*Requirement 1:*
Answer these questions using the article on Prince Jeongyang below:
(a) What was his personal name?
(b) Where did he station the army when King U and King Chang were deposed?
(c) Which office did he attain in 1391?

[START Article]

Prince Jeongyang (Hangul: 정양군, Hanja: 定陽君; d. 23 March 1397), personal name Wang U () was the only full older brother of King Gongyang and nobleman in the early Joseon dynasty since his two daughters married both of King Taejo's son and grandson.

When King U and King Chang were deposed from the throne and their families were exiled, U led the army and stationed in Jangdan near Gaeseong to prepare for emergencies. Then, after his brother's ascension to the throne, he was promoted into Panmunhaseongsa (판문하성사, 判門下省事), Yeongsansasa (영삼사사, 領三司事) and Jongbusisa (종부시사, 宗簿寺事) and in 1391, he became Yeongmunhabusa (영문하부사, 領門下府事).

[END Article]
[START Data shown]

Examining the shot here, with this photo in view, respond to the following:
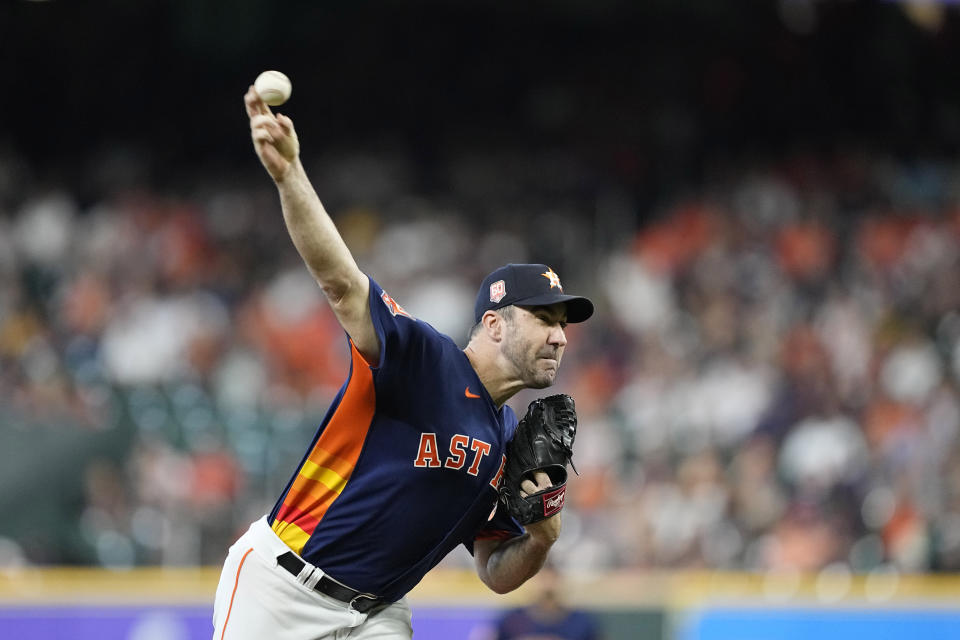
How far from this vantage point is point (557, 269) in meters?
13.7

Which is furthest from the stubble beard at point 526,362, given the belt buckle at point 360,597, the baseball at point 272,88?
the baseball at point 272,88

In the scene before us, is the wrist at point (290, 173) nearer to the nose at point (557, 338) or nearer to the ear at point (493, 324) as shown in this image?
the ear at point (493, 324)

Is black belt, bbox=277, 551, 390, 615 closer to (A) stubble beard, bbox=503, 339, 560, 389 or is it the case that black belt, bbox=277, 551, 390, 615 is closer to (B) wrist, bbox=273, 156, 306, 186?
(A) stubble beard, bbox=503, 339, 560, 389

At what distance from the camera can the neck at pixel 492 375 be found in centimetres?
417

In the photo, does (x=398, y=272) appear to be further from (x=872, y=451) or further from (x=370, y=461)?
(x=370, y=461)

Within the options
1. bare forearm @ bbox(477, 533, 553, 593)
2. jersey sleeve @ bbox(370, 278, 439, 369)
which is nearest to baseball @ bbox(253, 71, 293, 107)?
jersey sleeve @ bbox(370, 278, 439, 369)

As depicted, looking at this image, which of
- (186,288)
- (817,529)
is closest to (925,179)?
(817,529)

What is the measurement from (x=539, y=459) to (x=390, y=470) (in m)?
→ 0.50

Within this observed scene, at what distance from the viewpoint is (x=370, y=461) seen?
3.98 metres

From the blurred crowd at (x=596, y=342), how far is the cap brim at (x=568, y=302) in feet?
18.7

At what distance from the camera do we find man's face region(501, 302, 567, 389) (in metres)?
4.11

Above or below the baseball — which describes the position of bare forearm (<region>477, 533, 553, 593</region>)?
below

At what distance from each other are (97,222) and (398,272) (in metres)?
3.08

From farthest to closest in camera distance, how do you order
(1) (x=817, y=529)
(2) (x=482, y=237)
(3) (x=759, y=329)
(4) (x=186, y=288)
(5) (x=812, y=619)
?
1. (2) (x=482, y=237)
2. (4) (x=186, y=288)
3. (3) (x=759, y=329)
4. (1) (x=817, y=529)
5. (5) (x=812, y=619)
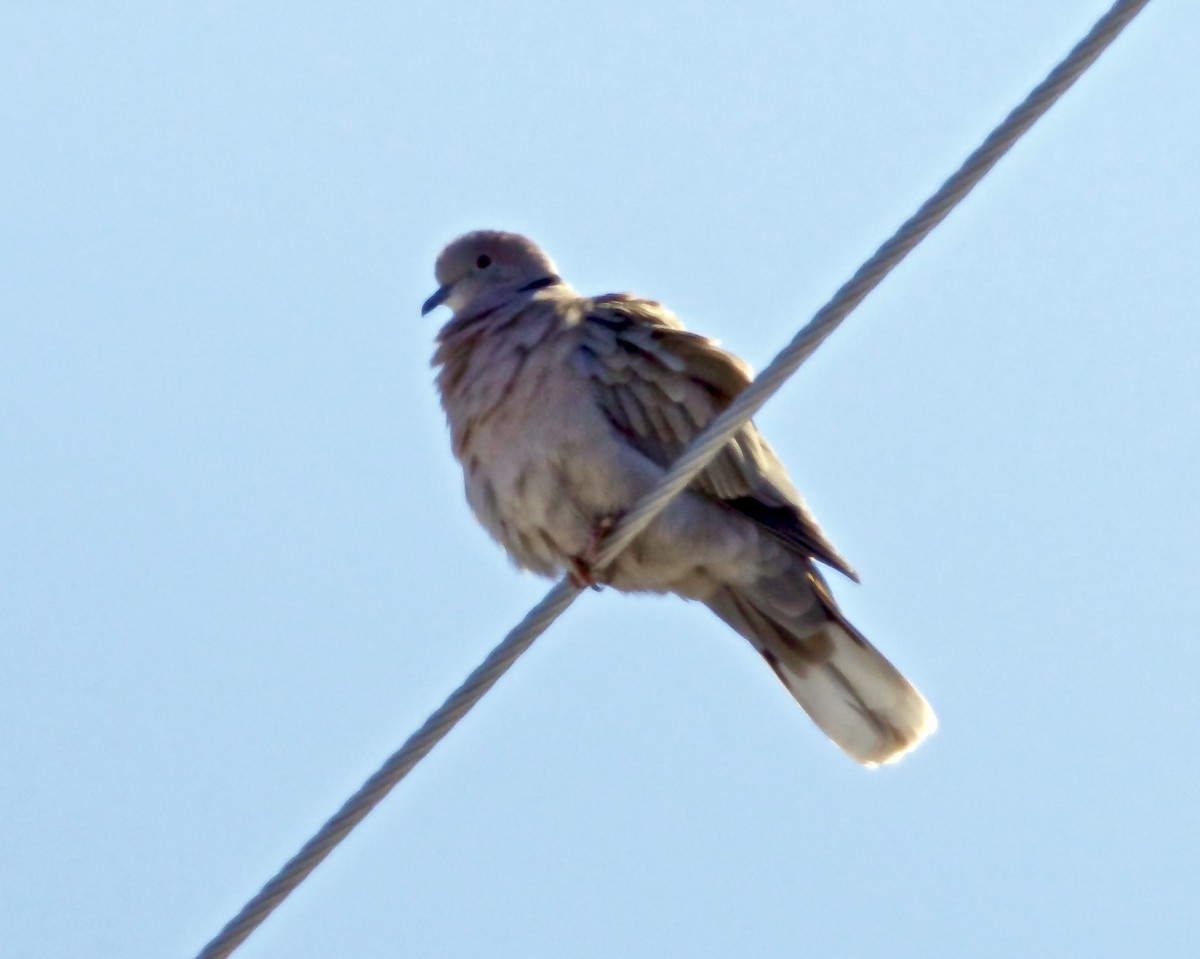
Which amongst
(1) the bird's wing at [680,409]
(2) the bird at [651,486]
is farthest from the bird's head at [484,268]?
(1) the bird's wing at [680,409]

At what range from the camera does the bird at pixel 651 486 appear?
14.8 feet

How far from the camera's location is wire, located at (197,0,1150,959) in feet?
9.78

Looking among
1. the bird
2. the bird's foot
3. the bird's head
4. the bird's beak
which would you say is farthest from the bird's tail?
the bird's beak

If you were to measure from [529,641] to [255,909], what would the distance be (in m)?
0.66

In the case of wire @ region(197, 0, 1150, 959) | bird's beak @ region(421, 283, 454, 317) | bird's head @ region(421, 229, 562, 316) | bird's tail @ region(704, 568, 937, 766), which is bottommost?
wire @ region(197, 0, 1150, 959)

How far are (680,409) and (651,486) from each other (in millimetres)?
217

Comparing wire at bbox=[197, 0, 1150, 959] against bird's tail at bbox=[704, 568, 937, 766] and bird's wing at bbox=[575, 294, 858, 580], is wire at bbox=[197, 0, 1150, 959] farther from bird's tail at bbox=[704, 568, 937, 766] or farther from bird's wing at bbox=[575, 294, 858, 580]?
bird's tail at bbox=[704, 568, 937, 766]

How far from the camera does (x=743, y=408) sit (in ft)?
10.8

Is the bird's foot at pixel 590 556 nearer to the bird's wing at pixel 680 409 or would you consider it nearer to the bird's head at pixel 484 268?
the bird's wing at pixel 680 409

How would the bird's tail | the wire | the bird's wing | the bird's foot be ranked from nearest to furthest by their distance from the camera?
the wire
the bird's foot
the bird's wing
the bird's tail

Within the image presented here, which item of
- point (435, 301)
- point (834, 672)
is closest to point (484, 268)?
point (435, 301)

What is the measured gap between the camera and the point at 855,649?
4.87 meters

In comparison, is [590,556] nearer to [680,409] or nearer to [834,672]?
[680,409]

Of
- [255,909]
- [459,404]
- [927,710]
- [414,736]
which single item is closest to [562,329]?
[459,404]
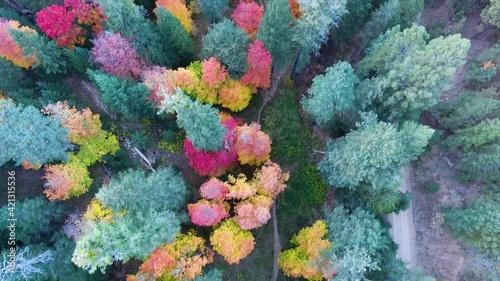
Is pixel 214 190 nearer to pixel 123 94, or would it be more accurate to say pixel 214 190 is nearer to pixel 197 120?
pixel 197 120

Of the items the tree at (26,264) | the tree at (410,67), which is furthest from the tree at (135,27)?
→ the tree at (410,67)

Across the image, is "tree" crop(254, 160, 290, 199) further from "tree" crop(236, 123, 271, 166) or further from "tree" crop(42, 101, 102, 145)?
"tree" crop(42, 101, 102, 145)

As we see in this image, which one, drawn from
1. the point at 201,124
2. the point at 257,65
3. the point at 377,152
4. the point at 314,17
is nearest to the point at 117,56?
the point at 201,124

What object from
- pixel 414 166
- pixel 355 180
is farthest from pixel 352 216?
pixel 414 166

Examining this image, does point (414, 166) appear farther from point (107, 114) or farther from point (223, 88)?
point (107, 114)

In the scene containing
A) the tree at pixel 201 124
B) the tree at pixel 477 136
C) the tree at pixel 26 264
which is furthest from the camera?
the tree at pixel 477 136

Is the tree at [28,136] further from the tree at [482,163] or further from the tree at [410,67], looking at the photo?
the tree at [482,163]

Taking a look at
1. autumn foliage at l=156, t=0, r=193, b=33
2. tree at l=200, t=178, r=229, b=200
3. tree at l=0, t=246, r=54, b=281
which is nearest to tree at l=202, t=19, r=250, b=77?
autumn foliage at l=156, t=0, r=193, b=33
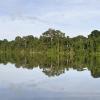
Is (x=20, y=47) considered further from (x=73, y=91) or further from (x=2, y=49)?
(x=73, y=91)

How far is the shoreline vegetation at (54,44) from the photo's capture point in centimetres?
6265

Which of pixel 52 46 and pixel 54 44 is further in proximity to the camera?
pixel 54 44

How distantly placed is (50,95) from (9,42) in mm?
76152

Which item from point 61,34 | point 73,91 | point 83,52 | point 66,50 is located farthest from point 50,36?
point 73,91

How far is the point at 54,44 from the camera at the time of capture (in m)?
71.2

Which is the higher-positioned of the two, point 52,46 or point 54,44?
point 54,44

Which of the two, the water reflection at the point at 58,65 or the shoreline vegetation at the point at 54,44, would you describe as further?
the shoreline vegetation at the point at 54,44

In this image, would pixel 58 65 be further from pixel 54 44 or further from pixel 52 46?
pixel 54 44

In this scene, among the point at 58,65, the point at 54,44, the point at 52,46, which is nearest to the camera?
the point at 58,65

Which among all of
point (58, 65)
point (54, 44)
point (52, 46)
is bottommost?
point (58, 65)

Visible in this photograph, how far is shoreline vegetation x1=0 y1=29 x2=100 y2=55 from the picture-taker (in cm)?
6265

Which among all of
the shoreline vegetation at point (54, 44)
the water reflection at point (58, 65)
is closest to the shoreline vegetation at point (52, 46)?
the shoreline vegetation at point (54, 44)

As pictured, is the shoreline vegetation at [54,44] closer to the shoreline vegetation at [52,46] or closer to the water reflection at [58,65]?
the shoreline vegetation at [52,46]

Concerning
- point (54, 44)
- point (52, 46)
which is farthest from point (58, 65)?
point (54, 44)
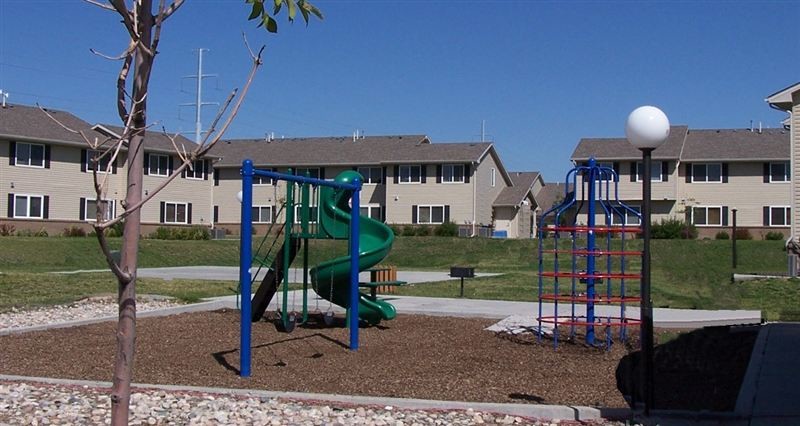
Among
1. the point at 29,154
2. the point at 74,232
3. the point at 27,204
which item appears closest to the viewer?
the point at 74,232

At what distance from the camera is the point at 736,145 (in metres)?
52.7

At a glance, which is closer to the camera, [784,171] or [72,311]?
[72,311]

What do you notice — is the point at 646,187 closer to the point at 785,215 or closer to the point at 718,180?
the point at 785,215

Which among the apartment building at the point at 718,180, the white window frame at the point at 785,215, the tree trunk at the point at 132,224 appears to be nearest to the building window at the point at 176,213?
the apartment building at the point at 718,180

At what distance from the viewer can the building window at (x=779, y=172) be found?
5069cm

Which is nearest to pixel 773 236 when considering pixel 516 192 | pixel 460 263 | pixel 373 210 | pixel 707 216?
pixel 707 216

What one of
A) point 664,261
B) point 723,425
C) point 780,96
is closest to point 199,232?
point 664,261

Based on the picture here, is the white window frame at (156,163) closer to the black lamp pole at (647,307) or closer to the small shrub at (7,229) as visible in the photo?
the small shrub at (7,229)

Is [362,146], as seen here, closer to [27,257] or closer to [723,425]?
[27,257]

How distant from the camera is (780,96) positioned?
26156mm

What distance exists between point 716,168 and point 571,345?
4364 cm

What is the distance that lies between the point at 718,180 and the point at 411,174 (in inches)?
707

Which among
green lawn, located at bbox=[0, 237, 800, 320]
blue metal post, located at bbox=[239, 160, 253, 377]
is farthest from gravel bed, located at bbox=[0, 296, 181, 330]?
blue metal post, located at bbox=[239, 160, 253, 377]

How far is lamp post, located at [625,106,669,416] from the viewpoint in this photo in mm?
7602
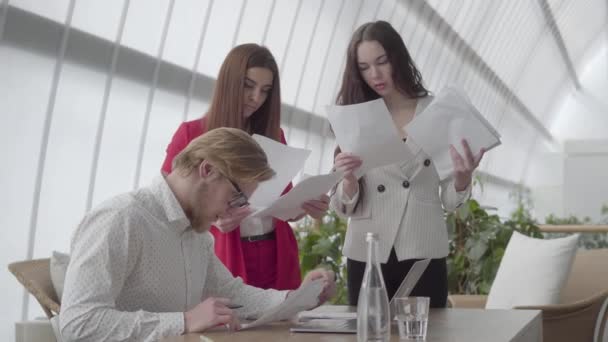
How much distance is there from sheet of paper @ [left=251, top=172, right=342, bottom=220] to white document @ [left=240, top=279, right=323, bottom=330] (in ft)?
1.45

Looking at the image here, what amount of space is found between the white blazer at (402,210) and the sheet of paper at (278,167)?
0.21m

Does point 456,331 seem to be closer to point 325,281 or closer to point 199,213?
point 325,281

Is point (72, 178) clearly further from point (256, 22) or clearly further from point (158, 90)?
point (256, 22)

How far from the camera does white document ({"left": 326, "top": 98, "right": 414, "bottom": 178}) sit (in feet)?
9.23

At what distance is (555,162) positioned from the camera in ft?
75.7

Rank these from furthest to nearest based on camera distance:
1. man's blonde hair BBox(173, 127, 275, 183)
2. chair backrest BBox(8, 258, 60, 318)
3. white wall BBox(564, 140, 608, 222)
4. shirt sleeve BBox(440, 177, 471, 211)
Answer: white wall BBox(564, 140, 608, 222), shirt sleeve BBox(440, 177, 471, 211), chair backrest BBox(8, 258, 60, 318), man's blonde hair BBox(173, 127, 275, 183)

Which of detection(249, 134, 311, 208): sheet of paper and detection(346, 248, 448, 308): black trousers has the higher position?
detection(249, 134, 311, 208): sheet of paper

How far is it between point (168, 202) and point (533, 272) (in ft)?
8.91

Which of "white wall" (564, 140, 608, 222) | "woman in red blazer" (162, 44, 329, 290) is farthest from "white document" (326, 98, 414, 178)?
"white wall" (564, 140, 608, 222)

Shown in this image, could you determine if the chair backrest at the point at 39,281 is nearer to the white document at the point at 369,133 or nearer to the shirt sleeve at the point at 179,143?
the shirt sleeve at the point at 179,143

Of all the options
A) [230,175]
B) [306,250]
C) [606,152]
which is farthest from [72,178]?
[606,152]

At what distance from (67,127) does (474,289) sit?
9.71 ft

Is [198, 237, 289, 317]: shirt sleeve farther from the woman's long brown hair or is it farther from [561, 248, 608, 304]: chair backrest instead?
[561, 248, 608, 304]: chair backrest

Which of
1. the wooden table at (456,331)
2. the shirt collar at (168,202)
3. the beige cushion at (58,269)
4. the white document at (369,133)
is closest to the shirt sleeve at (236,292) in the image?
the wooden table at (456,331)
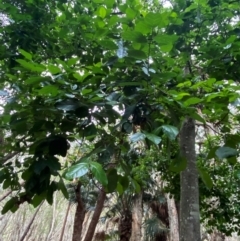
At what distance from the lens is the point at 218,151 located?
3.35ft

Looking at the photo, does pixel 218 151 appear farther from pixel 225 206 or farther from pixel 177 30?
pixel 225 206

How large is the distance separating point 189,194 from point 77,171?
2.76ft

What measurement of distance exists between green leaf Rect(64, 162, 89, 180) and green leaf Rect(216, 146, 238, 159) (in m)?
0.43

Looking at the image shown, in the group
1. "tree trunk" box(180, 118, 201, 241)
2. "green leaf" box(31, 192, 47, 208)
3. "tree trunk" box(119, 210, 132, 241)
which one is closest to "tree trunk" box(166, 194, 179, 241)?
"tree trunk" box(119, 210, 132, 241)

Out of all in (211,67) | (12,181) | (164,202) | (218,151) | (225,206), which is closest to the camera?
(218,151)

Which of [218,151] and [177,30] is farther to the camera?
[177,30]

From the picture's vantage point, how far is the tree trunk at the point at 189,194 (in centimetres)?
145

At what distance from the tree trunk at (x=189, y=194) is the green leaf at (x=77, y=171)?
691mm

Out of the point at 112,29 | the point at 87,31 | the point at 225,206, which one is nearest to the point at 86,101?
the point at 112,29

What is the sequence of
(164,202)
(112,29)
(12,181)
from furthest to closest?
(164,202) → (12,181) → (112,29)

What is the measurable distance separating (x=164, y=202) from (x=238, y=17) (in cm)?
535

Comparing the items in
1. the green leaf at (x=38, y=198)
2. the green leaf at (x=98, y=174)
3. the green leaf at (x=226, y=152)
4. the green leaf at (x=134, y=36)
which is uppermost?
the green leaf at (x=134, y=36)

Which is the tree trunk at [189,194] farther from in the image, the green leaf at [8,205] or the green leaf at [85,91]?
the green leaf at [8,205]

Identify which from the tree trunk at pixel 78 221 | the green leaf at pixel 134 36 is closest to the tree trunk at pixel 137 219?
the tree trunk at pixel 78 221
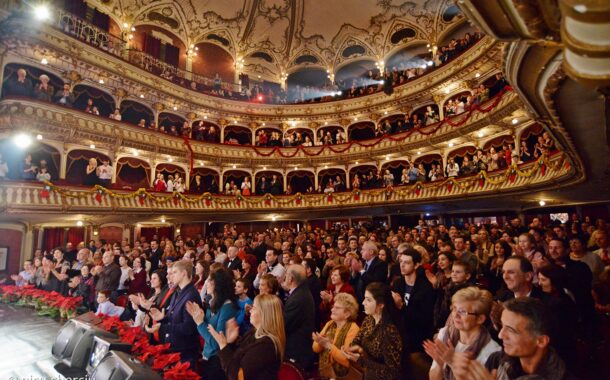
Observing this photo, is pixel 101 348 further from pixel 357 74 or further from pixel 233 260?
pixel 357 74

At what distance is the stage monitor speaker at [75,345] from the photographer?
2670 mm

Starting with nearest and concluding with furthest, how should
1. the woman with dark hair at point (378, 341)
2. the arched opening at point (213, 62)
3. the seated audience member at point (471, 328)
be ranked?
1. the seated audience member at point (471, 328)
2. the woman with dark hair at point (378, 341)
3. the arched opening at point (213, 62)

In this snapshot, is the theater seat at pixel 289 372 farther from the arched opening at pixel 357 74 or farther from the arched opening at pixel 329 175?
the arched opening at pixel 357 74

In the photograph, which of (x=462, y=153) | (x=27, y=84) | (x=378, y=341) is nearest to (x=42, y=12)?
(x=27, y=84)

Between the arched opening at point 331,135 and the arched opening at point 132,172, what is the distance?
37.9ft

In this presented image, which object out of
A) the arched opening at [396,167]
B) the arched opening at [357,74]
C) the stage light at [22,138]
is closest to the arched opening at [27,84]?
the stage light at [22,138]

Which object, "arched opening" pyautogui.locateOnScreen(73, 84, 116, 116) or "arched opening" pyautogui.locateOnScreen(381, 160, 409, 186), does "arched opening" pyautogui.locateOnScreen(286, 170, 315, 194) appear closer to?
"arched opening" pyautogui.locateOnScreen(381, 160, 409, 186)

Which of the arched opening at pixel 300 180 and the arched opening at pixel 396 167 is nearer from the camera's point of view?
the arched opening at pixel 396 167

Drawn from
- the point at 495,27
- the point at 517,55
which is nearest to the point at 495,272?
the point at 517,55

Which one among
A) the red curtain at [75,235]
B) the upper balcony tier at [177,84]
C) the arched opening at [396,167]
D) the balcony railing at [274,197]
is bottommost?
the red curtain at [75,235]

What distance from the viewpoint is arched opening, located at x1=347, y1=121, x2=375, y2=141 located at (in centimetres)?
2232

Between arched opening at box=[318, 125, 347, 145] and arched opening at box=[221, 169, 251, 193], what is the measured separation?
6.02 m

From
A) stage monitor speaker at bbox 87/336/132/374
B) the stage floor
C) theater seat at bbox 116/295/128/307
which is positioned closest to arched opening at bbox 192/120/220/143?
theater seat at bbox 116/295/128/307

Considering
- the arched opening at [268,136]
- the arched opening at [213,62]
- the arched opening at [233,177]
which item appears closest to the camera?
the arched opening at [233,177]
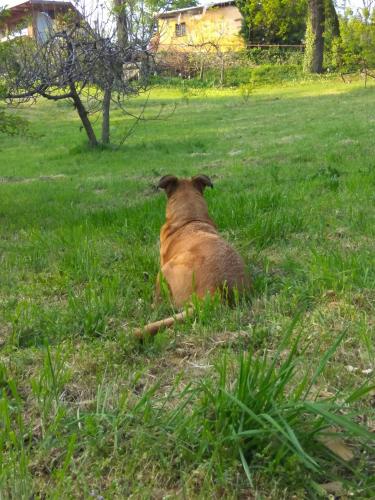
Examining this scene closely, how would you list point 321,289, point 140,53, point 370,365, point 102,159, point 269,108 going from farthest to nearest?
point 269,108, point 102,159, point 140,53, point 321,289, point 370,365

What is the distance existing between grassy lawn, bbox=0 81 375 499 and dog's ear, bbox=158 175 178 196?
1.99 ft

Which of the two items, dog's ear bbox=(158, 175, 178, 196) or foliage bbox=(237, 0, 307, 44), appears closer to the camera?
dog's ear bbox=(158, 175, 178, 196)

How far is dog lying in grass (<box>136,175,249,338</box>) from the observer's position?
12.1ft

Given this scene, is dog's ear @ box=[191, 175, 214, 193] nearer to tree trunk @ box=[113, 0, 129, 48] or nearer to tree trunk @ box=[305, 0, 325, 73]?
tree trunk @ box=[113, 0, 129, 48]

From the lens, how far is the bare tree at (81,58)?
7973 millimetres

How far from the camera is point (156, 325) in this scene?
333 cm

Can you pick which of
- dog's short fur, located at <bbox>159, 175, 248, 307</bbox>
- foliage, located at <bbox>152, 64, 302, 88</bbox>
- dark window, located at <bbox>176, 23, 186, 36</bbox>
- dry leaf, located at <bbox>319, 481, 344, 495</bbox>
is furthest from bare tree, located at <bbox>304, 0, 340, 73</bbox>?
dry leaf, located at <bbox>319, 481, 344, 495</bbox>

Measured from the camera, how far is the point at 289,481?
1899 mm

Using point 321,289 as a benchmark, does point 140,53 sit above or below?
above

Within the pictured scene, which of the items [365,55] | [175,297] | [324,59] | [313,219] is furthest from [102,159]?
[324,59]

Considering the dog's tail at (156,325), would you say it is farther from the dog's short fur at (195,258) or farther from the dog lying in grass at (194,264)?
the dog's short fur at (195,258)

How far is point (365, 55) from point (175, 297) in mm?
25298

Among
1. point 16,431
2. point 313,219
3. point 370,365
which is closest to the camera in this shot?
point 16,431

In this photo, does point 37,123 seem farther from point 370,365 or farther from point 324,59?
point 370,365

[END Data shown]

*Requirement 2:* How many lines of the entries above contain the string "capture"? Case counts. Give only the number.

*Correct result 1:*
(a) Wang U
(b) In Jangdan near Gaeseong
(c) Yeongmunhabusa

*Correct result 2:* 2